Néanmoins, il reste beaucoup à faire et les exemples ci-dessous ne représentent qu’un échantillon de ce qui reste à construire.

La mise en place de politiques contra-cycliques en Europe ne peut se concevoir qu’au niveau de la zone euro. Le comblement des déséquilibres intracommunautaires et le respect d’une convergence minimum (ou maximum !) sont impératifs.

Les flux monétaires intracommunautaires circulent sans limitation, mais le point ici porte plutôt sur le fait que l’Union ne répond pas aux principes de Ricardo (cf. sur le Blog de la DFCG le 1er décembre 2010 : Mobilité des facteurs de production et chocs asymétriques). La réponse à ce problème, est davantage d’ordre politique qu’économique.

Les statuts de la BCE qui la confinent à un rôle de défenseur de la monnaie sans être obligé de tenir compte de l’emploi en Europe, seront repensés, une fois obtenue, la convergence macroéconomique des pays européens.
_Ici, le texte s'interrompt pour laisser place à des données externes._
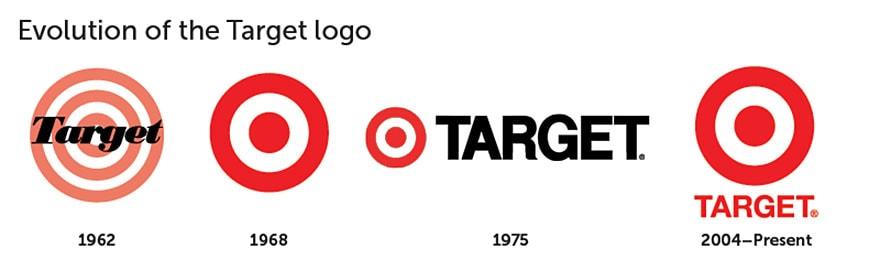famous brand logos drawn from memory freeyork 20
Une fois encore, le « déficit » d’Europe est plus dommageable que son excès. Et à l’heure où une démagogie électorale inconséquente va déferler sur la France, il faut inlassablement rappeler que l’avenir des Européens réside ni dans le plus, ni dans le moins d’Europe, mais dans le « mieux » d’Europe. À cet égard, la création d’une fonction de ministre de l’Économie et des Finances européens, ainsi que le propose Monsieur Trichet, participerait au comblement de ce déficit.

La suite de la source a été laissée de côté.